There came a knock at the door, and the chamberlain brought him a
note. He took it and ground it in his hand, continuing his march,
continuing his bewildered thoughts; and some minutes had gone by
before the circumstance came clearly to his mind. Then he paused
and opened it. It was a pencil scratch from Gotthold, thus
conceived:


'The council is privately summoned at once.
G. v. H.'


If the council was thus called before the hour, and that privately,
it was plain they feared his interference. Feared: here was a sweet
thought. Gotthold, too - Gotthold, who had always used and regarded
him as a mere peasant lad, had now been at the pains to warn him;
Gotthold looked for something at his hands. Well, none should be
disappointed; the Prince, too long beshadowed by the uxorious lover,
should now return and shine. He summoned his valet, repaired the
disorder of his appearance with elaborate care; and then, curled and
scented and adorned, Prince Charming in every line, but with a
twitching nostril, he set forth unattended for the council.




CHAPTER VII - THE PRINCE DISSOLVES THE COUNCIL


IT was as Gotthold wrote. The liberation of Sir John,
Greisengesang's uneasy narrative, last of all, the scene between
Seraphina and the Prince, had decided the conspirators to take a
step of bold timidity. There had been a period of bustle, liveried
messengers speeding here and there with notes; and at half-past ten
in the morning, about an hour before its usual hour, the council of
Grunewald sat around the board.

It was not a large body. At the instance of Gondremark, it had
undergone a strict purgation, and was now composed exclusively of
tools. Three secretaries sat at a side-table. Seraphina took the
head; on her right was the Baron, on her left Greisengesang; below
these Grafinski the treasurer, Count Eisenthal, a couple of non-
combatants, and, to the surprise of all, Gotthold.
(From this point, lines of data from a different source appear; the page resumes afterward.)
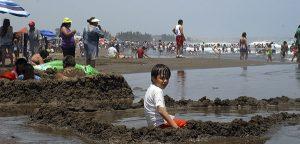 Aptas, playas de Veracruz para los bañistas: Secretaría de Salud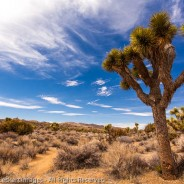 Joshua Tree Landscape, Joshua Tree National Park, California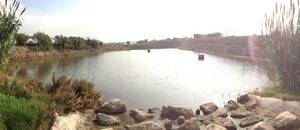 L'ACA posa a informació pública el projecte de millores en el funcionament de la bassa de Sant Vicenç dels Horts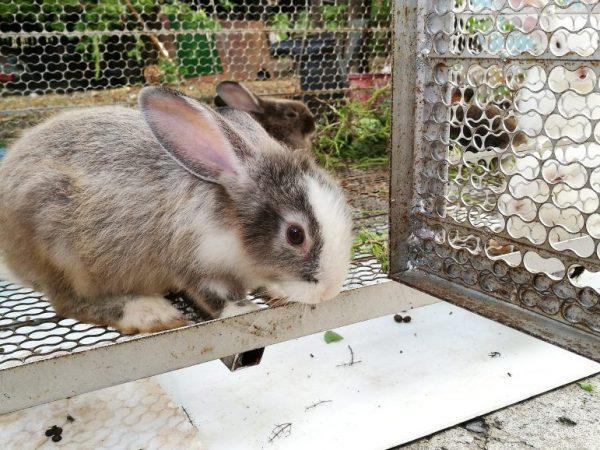 Плюсы разведения кроликов в вольерах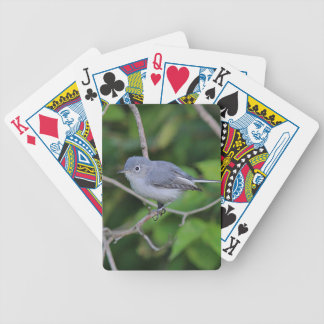Blue-gray Gnatcatcher Bicycle Playing Cards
He had been
named a privy councillor by Otto, merely that he might profit by the
salary; and as he was never known to attend a meeting, it had
occurred to nobody to cancel his appointment. His present
appearance was the more ominous, coming when it did. Gondremark
scowled upon him; and the non-combatant on his right, intercepting
this black look, edged away from one who was so clearly out of
favour.

'The hour presses, your Highness,' said the Baron; 'may we proceed
to business?'

'At once,' replied Seraphina.

'Your Highness will pardon me,' said Gotthold; 'but you are still,
perhaps, unacquainted with the fact that Prince Otto has returned.'

'The Prince will not attend the council,' replied Seraphina, with a
momentary blush. 'The despatches, Herr Cancellarius? There is one
for Gerolstein?'

A secretary brought a paper.

'Here, madam,' said Greisengesang. 'Shall I read it?'

'We are all familiar with its terms,' replied Gondremark. 'Your
Highness approves?'

'Unhesitatingly,' said Seraphina.

'It may then be held as read,' concluded the Baron. 'Will your
Highness sign?'

The Princess did so; Gondremark, Eisenthal, and one of the non-
combatants followed suit; and the paper was then passed across the
table to the librarian. He proceeded leisurely to read.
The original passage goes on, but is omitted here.